──────── DOCUMENT EXTRACT
Flashback: They made it! Voyager crew comes home

 - December 1, 2022, 7:56 AM

With AIN Media Group's Aviation International News and its predecessor Aviation Convention News celebrating the company's 50th year of continuous publication this year, AIN’s editorial staff is going back through the archives each month to bring readers some interesting events that were covered over the past half-century.

REWIIND: (AIN January 1987 p.1) “Well I guess I’ll have to cancel my membership in the Flat Earth Society,” Dick Rutan radioed to the covey of chase planes boxing in the experimental aircraft Voyager as it approached Edwards Air Force Base, California, Tuesday morning, December 23.

Rutan could speak with some authority on the planet’s shape, for he and copilot Jeana Yeager were about to complete a 25,012-smi unrefueled circumnavigation of the earth—the first ever—earning a well-deserved place for themselves in aviation history.

FAST FORWARD: More than 50,000 spectators, volunteers, and members of the press witnessed the landing of the historic flight, which took 9 days, 3 minutes, and 14 seconds from its time of takeoff from the Edwards dry lake bed, the culmination of more than five years of planning and preparation. The twin-engine airplane (one pushing, one pulling) maintained an average groundspeed of 115.77 mph over the course of its epic journey, one in which it set a record that has yet to be eclipsed. Voyager today resides in the Smithsonian’s National Air & Space Museum in Washington, D.C. in the company of other record-breaking craft such as the Wright Brothers Flyer, Spirit of St. Louis, and Bell X-1.
────────────────
──────── SUPPLIED INFORMATION
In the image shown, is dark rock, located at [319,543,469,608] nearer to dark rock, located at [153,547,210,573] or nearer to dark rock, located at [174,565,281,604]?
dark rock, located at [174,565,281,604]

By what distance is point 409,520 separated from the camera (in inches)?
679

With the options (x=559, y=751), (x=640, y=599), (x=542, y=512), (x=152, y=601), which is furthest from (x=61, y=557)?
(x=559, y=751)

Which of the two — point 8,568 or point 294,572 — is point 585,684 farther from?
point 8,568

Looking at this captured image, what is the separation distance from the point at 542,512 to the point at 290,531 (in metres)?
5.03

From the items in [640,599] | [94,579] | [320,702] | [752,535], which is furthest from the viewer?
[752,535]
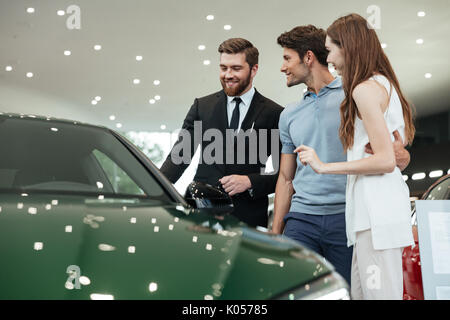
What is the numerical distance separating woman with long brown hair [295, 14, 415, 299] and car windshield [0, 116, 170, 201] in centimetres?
66

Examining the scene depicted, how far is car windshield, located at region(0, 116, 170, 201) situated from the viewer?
────────────────
Please give the total time the Voyager flight took from takeoff, according to the Voyager flashback.

» TASK OUTPUT
9 days, 3 minutes, and 14 seconds.